- SET PROBLEM -
Please reproduce word for word the lines of the listing below, starting with the line that contains "Of the things" and going on through the final line of the listing.

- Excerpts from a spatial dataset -
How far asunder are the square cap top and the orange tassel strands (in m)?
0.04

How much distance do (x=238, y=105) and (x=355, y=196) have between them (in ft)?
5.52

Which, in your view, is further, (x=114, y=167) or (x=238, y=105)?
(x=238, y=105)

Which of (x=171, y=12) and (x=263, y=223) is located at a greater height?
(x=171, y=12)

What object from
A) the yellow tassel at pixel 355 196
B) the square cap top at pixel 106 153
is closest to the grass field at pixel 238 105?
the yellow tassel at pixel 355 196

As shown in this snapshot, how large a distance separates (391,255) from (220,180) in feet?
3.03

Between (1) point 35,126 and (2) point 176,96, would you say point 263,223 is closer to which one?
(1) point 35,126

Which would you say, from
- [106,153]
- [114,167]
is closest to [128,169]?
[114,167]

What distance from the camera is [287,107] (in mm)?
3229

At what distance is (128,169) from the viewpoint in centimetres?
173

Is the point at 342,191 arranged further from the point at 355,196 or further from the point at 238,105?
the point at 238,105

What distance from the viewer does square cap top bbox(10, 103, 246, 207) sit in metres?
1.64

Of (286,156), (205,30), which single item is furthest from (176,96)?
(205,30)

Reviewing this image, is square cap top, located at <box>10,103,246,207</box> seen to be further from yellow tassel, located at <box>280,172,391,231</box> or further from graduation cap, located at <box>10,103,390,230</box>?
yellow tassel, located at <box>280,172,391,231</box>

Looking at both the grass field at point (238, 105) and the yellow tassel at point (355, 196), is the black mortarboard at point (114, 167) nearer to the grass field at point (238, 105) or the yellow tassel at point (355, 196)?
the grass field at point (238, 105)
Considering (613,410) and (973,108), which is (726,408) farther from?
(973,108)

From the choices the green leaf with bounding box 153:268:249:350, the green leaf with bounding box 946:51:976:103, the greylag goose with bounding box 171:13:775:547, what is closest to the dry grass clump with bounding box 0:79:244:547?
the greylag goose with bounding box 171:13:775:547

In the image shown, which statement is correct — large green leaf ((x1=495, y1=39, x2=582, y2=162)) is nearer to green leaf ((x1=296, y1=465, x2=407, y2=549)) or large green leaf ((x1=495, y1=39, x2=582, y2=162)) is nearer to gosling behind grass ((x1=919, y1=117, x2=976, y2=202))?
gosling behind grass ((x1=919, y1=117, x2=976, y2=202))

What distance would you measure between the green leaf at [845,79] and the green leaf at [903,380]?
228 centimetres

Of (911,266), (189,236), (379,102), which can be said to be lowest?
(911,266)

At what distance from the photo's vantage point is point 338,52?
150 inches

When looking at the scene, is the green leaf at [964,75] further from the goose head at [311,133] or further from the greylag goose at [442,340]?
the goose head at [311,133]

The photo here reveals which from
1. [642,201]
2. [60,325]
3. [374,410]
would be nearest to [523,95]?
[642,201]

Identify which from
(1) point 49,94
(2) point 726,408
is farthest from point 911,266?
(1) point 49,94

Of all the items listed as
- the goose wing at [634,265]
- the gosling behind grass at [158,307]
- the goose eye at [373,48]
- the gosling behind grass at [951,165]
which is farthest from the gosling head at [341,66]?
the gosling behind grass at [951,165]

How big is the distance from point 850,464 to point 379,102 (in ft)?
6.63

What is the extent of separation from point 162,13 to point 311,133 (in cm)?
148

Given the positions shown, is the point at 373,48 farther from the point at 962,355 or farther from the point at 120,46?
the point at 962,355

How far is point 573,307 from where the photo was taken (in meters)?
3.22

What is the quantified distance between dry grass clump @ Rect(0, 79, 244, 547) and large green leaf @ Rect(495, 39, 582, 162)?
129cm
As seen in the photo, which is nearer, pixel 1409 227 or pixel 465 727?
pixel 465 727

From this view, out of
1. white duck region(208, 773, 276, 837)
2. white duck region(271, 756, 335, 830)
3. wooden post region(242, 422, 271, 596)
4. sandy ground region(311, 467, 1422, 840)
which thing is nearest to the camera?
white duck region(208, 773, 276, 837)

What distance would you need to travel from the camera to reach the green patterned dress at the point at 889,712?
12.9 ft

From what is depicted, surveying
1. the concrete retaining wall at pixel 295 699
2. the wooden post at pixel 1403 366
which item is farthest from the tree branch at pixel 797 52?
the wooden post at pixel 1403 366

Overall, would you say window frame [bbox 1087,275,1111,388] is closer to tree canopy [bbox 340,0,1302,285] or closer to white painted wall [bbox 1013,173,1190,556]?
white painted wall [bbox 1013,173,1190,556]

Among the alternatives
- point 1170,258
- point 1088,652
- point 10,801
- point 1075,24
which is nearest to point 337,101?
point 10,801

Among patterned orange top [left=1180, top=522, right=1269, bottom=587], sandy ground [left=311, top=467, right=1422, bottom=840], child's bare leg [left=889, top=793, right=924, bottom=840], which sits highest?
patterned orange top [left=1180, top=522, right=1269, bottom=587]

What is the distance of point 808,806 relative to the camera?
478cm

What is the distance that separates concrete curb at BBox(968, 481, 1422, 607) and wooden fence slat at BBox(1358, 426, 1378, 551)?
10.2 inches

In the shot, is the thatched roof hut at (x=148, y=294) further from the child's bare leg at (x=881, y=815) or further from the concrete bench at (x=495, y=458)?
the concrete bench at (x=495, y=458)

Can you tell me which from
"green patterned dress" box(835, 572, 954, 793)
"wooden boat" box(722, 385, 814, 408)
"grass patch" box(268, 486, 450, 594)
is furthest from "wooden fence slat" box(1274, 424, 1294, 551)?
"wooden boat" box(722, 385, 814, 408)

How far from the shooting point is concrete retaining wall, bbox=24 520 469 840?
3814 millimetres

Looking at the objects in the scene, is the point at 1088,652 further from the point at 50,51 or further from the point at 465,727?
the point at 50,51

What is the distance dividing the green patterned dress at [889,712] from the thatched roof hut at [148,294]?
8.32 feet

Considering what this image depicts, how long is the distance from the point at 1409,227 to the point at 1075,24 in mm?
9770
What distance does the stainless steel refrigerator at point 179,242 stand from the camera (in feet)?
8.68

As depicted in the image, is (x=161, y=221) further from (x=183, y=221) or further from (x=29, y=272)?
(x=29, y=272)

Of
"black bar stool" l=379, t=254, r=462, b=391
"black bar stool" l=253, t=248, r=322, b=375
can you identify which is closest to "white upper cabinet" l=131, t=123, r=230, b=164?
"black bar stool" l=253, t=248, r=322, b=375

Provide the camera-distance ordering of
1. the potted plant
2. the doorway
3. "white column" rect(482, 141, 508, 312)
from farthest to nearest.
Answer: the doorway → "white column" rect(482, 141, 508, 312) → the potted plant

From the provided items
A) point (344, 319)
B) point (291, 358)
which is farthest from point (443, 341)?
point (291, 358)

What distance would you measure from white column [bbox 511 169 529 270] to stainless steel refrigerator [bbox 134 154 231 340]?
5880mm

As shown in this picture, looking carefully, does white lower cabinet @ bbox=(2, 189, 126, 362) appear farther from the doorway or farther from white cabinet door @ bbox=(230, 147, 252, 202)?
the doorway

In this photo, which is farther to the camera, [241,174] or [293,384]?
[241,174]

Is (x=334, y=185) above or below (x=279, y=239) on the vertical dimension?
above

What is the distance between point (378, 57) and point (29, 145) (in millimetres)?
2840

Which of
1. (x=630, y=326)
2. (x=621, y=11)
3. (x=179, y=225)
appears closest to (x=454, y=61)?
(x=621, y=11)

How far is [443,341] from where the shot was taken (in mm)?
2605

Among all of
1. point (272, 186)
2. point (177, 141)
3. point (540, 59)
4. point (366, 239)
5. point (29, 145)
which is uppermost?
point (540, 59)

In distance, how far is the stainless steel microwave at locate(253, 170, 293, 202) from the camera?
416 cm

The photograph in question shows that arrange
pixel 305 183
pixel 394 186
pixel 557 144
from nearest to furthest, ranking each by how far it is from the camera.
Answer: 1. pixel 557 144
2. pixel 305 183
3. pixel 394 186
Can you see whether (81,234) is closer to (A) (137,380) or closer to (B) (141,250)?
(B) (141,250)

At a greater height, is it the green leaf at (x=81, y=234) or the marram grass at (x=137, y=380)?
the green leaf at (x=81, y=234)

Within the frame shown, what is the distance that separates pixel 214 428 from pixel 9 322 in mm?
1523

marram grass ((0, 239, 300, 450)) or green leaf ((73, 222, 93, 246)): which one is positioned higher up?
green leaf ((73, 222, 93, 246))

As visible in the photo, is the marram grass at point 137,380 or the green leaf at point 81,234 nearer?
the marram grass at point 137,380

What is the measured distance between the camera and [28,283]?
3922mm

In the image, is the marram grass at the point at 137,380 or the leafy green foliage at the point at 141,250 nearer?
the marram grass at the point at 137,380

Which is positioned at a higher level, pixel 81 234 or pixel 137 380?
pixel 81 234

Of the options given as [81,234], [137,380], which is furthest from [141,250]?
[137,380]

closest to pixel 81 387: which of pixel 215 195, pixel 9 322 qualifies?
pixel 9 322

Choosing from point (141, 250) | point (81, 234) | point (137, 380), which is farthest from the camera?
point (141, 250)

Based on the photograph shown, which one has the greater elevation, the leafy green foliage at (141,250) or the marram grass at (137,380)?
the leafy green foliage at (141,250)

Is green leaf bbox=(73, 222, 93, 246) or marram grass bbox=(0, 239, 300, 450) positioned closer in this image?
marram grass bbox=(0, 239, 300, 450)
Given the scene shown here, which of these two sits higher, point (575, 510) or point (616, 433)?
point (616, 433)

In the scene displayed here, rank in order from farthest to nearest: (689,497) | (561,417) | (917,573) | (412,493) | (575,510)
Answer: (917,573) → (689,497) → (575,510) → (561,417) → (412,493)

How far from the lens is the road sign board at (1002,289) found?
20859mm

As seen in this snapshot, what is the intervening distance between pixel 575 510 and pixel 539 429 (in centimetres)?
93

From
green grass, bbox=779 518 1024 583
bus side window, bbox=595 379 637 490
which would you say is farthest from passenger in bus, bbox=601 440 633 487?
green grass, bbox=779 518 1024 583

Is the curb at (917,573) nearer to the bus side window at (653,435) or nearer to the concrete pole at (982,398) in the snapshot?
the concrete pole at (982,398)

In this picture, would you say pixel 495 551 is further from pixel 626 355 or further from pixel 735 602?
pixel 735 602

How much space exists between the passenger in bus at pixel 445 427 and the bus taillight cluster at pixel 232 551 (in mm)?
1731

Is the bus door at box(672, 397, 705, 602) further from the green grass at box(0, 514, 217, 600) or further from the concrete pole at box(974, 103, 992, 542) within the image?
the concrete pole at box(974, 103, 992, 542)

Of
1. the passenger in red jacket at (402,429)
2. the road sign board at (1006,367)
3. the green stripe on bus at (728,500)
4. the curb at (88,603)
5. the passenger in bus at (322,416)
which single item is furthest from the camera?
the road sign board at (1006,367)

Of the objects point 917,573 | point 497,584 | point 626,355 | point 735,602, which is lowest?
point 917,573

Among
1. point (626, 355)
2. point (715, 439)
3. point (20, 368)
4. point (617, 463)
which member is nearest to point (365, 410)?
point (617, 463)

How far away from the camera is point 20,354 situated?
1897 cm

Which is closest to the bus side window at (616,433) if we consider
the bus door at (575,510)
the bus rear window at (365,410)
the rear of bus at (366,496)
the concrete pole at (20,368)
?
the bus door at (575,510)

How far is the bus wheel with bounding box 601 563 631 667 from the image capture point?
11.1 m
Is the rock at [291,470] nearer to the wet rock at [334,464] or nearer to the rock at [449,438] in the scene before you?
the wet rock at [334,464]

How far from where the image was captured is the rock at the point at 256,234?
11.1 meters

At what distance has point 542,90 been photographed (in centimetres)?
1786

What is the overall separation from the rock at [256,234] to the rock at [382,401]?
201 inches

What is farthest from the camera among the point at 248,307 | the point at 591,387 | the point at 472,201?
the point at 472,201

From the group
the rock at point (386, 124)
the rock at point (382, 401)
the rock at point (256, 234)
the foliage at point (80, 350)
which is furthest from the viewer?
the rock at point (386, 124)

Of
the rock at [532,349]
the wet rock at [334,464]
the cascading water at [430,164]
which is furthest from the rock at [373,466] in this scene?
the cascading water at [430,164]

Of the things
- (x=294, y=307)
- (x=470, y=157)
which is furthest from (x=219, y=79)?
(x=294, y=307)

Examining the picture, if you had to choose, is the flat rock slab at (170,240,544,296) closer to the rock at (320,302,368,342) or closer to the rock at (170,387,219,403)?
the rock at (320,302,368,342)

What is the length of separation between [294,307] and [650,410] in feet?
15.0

- WRITTEN RESPONSE -
Of the things
- (x=294, y=307)
- (x=470, y=157)
which is furthest from (x=219, y=79)?
(x=294, y=307)

Examining the picture, if you had to choose, is the flat rock slab at (170,240,544,296) closer to the rock at (320,302,368,342) or closer to the rock at (170,387,219,403)?
the rock at (320,302,368,342)

What is the length of separation between [294,307] and [650,410] in feet?
15.0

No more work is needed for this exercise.